The invention relates to a method of decontaminating an oxide layer-comprising surface of a component or a system of a nuclear facility, wherein the oxide layer is treated with gaseous nitrogen oxide (NO x) as oxidant.

Description

Method for the decontamination of an oxide layer-containing surface of a component or a system of a nuclear facility This application is a divisional application of copending application 2,614,249, filed November 15, 2006.

The invention relates to a method of decontaminating an oxide layer-comprising surface of a component or a system of a nuclear facility. During operation of a light water reactor, an oxidation layer is formed on system and component surfaces and this has to be removed in order, for example, to keep the exposure of personnel to radiation as low as possible in the case of inspection work. A first choice as material for a system or a component is austenitic chromium-nickel steel, for example a steel containing 72% of iron, 18%
of chromium and 10% of nickel. Oxide layers having spinel-like structures of the general formula AB204 are formed on the surfaces as a result of oxidation.
Chromium always remains in trivalent form, nickel always in divalent form and iron both in divalent and in trivalent form in the oxide structure. Such oxide layers are virtually insoluble in chemicals. The removal or dissolution of an oxide layer for the purposes of decontamination is thus always preceded by an oxidation step in which the trivalent chromium is converted into hexavalent chromium. Here the compact spinel structure is destroyed and iron, chromium and nickel oxides which are readily soluble in organic and mineral acids are formed. An oxidation step is therefore customarily followed by treatment with an acid, in particular a complexing acid such as oxalic acid.
◇ ◇ ◇
* _ACTION ITEM 1_: According to the decontamination passage, why must an oxidation step come before the oxide layer can be removed or dissolved?
* _ACTION ITEM 2_: Could you pick up the decontamination passage after its last sentence and carry it forward?

* _DATA EXTRACT_:
◇ ◇ ◇
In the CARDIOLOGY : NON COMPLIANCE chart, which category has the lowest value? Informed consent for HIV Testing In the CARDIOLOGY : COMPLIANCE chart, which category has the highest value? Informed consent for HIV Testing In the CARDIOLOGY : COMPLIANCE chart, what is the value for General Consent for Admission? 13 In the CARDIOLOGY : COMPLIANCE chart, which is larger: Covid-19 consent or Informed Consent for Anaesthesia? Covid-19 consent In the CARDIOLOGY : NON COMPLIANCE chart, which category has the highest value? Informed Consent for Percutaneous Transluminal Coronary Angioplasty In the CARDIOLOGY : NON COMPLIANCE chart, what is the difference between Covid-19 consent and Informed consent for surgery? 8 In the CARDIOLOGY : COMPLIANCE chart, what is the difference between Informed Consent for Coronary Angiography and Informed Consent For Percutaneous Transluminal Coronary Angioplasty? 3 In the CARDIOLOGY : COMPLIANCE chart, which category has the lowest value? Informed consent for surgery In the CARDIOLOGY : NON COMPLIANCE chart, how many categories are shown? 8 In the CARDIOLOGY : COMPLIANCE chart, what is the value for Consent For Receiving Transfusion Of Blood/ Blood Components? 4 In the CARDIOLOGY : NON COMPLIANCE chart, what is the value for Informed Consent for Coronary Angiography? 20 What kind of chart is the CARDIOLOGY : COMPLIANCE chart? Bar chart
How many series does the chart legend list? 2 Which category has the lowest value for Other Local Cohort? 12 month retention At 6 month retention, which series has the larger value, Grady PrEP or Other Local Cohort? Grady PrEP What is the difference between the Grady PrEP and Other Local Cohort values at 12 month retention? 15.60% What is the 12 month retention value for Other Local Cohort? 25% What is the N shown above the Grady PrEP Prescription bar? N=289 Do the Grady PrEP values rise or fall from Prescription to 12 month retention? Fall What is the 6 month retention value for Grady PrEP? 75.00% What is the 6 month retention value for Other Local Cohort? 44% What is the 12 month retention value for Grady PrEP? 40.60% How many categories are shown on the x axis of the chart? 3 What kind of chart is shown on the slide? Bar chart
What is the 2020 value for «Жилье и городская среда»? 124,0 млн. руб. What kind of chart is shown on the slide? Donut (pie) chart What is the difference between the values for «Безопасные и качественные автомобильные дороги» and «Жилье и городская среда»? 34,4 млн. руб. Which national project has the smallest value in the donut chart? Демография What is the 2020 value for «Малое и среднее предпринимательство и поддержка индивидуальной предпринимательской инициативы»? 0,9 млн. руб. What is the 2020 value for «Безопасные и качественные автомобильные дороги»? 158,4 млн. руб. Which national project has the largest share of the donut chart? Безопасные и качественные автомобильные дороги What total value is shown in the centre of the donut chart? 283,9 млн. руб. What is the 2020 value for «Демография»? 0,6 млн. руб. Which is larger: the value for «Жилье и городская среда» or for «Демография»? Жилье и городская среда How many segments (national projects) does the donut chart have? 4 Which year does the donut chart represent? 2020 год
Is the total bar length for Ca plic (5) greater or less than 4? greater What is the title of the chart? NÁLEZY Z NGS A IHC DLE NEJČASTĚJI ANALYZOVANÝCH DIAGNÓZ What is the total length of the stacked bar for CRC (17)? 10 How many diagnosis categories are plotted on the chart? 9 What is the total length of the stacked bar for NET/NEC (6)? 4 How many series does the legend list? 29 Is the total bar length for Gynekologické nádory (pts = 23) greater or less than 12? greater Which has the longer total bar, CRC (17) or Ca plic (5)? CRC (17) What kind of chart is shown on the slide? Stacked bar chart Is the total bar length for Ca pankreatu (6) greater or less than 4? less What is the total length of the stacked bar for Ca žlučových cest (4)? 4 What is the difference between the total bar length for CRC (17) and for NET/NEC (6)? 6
◇ ◇ ◇
* _EXERCISE RESPONSE 1_: The spinel-like oxide layers are virtually insoluble in chemicals. Oxidation converts trivalent chromium to hexavalent chromium, which destroys the compact spinel structure and forms iron, chromium and nickel oxides that dissolve readily in organic and mineral acids.

* _EXERCISE RESPONSE 2_:
The abovementioned preoxidation of the oxide layer is customarily carried out in acid solution by means of potassium permanganate and nitric acid or in alkaline solution by means of potassium permanganate and sodium hydroxide. In a method known from EP 0 160 831 Bl, the oxidation is carried out in the acidic range and permanganic acid is used instead of potassium permanganate. The methods mentioned have the disadvantage that manganese dioxide (Mn02) is formed during the oxidative treatment and deposits on the oxide layer to be treated and inhibits penetration of the oxidizing agent (permanganate ion) into the oxide layer. In conventional methods, the oxide layer can therefore not be oxidized completely in one step.
Rather, manganese dioxide layers which act as diffusion barrier have to be removed by intermediate reductive treatments. From three to five such reductive treatments are normally necessary, which is associated with a correspondingly large expenditure of time. A
further disadvantage of the known methods is the large amount of secondary waste which results, in particular, from the removal of manganese by means of ion exchangers.

In addition to the permanganate oxidation, the literature describes oxidation by means of ozone in aqueous acidic solution with addition of chromates, nitrates or cerium(IV) salts. Oxidation by means of ozone under the conditions mentioned requires process temperatures in the range 40-60 C. However, the solubility and thermal stability of ozone are relatively low under these conditions, so that it is virtually impossible to produce ozone concentrations at an oxide layer which are sufficiently high to break up the spinel structure of the oxide layer within an acceptable time. In addition, the introduction of ozone into large volumes of water is technically complicated.

For these reasons, the oxidation by means of permanganate or permanganic acid has become established worldwide despite its disadvantages.

This divisional application in one embodiment relates to a method of decontaminating an oxide layer-comprising surface of a component or a system of a nuclear facility, wherein the oxide layer is treated with gaseous nitrogen oxide (NOX) as oxidant, a film of water is maintained on the oxide layer during the treatment and the film of water is produced by means of steam.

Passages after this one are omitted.